Primary Submission Category: Design-Based Causal Inference
Exact Fisherian P-Values for Multi-Armed Bandits
Authors: Adam Sales, Ethan Prihar,
Presenting Author: Adam Sales*
Randomized multi-armed-bandits experimental designs in which successive subjects are adaptively randomized subjects between conditions: randomization probabilities are based on previous users’ outcomes. One heuristic, Thompson sampling, essentially randomizes users to conditions according to the posterior probabilities that each condition is optimal, conditional on previous users’ responses. However, from a scientific perspective, RMABs present a challenge: the adaptivity of RMABs induces a complex dependence structure between the observations which invalidates usual approaches to statistical inference from randomized experiments, which assume some degree of independence between observations.

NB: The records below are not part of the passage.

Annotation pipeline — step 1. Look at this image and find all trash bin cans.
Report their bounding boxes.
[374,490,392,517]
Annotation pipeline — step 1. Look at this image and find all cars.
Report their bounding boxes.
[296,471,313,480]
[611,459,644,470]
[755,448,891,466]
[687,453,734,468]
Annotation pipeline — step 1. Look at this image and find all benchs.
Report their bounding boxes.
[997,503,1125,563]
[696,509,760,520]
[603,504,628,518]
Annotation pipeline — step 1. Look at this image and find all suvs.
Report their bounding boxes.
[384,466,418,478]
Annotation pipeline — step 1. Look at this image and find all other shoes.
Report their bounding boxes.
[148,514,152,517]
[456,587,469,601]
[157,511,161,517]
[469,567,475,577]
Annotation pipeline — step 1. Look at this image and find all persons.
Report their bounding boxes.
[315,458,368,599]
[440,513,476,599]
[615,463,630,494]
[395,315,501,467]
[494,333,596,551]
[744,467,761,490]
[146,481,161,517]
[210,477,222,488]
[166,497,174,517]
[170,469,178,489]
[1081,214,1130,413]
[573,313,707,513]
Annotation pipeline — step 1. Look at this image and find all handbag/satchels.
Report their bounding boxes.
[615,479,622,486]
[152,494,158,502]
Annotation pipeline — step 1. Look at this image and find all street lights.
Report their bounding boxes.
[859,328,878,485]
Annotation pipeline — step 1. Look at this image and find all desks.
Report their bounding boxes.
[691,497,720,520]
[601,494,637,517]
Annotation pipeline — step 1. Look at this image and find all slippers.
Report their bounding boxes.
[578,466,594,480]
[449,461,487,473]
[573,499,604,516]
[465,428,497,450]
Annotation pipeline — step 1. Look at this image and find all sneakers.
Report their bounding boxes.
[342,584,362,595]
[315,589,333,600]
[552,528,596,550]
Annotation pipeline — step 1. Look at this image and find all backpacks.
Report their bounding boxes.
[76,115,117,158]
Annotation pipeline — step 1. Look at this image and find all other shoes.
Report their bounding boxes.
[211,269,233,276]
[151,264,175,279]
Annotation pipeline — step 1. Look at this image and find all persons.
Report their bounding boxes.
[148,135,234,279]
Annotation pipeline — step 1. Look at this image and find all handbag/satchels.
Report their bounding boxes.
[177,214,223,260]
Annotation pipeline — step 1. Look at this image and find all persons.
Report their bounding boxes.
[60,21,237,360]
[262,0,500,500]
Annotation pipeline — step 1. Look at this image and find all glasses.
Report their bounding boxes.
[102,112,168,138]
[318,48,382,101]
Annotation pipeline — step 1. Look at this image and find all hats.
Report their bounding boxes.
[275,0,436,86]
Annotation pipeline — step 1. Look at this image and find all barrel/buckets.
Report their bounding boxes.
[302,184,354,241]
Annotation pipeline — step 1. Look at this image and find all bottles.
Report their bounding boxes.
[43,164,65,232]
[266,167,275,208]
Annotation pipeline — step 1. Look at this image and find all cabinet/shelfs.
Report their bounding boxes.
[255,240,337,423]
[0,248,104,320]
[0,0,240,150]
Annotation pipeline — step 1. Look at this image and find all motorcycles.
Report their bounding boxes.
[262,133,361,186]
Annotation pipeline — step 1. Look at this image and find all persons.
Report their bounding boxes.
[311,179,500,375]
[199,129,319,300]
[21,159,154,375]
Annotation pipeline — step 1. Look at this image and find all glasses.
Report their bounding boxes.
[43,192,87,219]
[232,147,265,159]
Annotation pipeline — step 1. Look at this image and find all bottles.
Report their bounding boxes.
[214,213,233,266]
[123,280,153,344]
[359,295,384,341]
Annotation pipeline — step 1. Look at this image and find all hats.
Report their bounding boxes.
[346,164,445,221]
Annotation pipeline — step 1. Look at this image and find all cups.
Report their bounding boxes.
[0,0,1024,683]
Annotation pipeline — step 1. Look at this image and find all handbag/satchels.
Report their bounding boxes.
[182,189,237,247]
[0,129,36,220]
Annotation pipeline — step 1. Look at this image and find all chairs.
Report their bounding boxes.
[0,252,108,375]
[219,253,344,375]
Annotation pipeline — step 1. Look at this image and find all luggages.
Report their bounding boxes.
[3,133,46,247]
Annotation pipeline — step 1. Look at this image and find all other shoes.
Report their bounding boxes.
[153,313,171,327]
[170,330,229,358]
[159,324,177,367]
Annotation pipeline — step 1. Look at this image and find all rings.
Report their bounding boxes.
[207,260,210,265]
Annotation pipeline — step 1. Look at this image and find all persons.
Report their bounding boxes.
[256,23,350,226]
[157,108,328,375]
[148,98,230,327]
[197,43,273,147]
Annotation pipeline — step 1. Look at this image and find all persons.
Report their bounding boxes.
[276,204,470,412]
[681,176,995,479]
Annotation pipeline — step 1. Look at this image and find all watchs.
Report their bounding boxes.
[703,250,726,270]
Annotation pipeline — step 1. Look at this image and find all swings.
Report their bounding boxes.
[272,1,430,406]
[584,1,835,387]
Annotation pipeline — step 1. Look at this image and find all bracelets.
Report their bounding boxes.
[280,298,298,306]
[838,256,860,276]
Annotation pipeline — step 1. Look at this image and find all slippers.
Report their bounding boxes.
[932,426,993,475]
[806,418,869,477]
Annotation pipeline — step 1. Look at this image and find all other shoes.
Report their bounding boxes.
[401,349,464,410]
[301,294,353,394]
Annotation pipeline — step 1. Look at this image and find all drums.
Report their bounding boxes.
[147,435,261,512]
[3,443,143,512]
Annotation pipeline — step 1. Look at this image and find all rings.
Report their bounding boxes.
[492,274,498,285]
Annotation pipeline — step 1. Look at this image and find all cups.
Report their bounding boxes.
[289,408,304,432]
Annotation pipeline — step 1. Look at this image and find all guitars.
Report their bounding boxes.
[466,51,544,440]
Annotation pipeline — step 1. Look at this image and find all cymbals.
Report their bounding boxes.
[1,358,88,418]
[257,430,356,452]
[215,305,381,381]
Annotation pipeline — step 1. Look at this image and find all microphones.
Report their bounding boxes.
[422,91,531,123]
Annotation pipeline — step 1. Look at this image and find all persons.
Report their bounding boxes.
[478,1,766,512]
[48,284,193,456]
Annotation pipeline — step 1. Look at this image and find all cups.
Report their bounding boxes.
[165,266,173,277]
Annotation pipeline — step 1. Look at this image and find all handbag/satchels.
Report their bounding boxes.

This paper illustrates a simple, but overlooked, solution: simulation-based exact p-values for Fisher’s strict null hypothesis of no effect. This approach requires a complete record of randomization probabilities, treatment assignments, and outcomes—and sufficient computational power—but little else. We illustrate this approach using a new dataset of over 200 RMABs conducted on an online homework platform, where the outcome of interest was students’ correctness on the next problem, and compare randomization-based p-values using a variety of test statistics to naïve chi-squared tests.